Die Energieeinsparverordnung EnEV

Zum ersten Februar 2002 wurde erstmals aus der Zusammenlegung der Wärmeschutzverordnung (WSchV) und der Heizanlagenverordnung (HeizAnlV) die Energieeinsparverordnung (EnEV) zum festen Bestandteil der deutschen Wirtschaftsverwaltungsgesetzgebung. Seitdem ist sie in bereits vier Neuauflagen verabschiedet worden.

Schutz von Ressourcen

Mit zunehmender Erkenntnis einer möglichen Ressourcenknappheit in der Zukunft haben sich auch Jahr um Jahr die gesetzlichen Vorschriften zu deren Schutz verschärft. Bauplaner, Architekten und Immobilienbesitzer sehen die immer wieder erweiterten Vorschriften der EnEV mit gemischten Gefühlen. Einerseits kann es nur jedem daran gelegen sein, die neuesten Erkenntnisse in Sachen Wärmedämmung, Energieeinsparung und Heizeffizienz auch in seinem Haus umzusetzen, allerdings führten die schnellen Folgen von neuen Bauvorschriften und die teilweise zu knapp gerechneten Fristen zu deren Umsetzungen auch zu Unmut. Der Weg zum Energiesparausweis, dem Persilschein für eine energieeffiziente und energiesparende Bau- und Konstruktionsweise nach den Vorgaben der EnEV 2011, ist wieder einmal mit neuen Maßnahmen für die Bauherren und Planer in ganz Deutschland verbunden. Gebäude älteren Datums und solche Bauvorhaben, die vor Erlass der EnEV 2011 eine Baugenehmigung erteilt bekommen haben, können immerhin mit längeren Fristen zu Umsetzung rechnen, bis zur EnEV 2012.
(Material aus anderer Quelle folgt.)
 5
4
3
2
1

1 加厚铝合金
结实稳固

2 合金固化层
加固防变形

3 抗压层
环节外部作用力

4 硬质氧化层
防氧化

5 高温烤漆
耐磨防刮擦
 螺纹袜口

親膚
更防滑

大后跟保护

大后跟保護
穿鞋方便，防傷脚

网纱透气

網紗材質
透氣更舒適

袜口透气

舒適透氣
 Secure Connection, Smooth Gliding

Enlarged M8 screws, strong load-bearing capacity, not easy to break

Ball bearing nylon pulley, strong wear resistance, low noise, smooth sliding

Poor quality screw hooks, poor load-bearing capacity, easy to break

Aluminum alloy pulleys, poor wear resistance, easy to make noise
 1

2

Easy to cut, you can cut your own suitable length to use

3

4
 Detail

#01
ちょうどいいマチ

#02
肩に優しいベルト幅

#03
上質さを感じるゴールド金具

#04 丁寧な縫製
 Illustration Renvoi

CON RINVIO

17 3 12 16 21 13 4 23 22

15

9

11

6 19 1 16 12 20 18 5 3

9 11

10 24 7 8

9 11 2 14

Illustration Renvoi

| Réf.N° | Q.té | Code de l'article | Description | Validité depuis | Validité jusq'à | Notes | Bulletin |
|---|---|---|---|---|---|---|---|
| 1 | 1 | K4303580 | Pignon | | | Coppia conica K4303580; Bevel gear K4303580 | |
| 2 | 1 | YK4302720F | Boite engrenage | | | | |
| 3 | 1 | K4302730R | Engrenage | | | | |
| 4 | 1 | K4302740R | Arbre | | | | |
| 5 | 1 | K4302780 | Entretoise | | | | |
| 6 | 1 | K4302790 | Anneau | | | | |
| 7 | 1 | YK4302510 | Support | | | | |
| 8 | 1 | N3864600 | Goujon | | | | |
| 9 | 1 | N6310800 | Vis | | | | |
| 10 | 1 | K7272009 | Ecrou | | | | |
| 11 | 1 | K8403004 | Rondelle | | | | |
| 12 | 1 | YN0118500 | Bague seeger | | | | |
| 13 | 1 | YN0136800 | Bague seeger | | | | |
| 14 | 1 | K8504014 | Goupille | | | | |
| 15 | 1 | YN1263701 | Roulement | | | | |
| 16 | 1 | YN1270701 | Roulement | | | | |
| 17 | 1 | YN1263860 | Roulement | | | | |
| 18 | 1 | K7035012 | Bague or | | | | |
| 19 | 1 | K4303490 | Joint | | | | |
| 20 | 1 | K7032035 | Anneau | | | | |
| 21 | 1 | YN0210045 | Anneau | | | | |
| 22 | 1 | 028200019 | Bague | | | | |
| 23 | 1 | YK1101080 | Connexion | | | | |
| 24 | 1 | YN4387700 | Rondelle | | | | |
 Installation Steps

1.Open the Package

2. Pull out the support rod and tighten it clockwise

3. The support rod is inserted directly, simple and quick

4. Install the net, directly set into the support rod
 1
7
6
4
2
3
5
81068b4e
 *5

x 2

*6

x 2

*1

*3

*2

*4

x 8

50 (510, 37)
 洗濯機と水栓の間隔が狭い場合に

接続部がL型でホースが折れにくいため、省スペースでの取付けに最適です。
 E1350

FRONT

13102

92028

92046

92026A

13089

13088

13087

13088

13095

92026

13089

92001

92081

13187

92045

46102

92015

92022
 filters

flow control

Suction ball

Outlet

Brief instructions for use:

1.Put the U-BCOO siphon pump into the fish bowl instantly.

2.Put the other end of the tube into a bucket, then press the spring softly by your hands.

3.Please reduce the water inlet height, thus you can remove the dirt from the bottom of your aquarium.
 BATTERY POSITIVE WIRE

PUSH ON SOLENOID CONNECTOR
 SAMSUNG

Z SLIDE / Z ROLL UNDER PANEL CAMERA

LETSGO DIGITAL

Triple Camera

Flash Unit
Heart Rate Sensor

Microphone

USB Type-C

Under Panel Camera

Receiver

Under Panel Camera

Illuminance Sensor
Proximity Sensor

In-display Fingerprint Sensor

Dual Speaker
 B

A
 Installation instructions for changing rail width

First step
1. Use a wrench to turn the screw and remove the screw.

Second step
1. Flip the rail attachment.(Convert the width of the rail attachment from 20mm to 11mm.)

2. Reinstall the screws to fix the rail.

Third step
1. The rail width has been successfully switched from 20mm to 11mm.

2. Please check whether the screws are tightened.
Neue Möglichkeiten, neue Regeln

Nach Einführung der EnEV im Jahre 2002 wurde in 2004, dann erst wieder in 2007 und schließlich in 2009 und 2001 eine neue EnEV erlassen. Die kürzer werdenden Abstände sind jedoch keine Schikane der Ämter, sondern hängen mit den Fortschritten in den Bereichen Dämmmaterialien, Heiztechniken und Wasserversorgungssysteme zusammen. Immer neue Möglichkeiten erfordern auch die Umsetzung, damit eine Ressourcenschonung im Sinne der EnEV sinnvoll und effizient betrieben werden kann. Einen Energieausweis erhalten nur Gebäude, insbesondere Neubauten, wenn Wärmedämmung, Luftzufuhr, Heizungsanlage und Wasserversorgung nach dem neuesten Stand der technischen Möglichkeiten zum Bauzeitpunkt umgesetzt wurden. Bei alten Gebäuden unter Denkmalschutz sowie bei nicht bewohnten Gebäuden, die auch nicht aus anderen Gründen beheizt werden, greift die Energieeinsparverordnung nicht.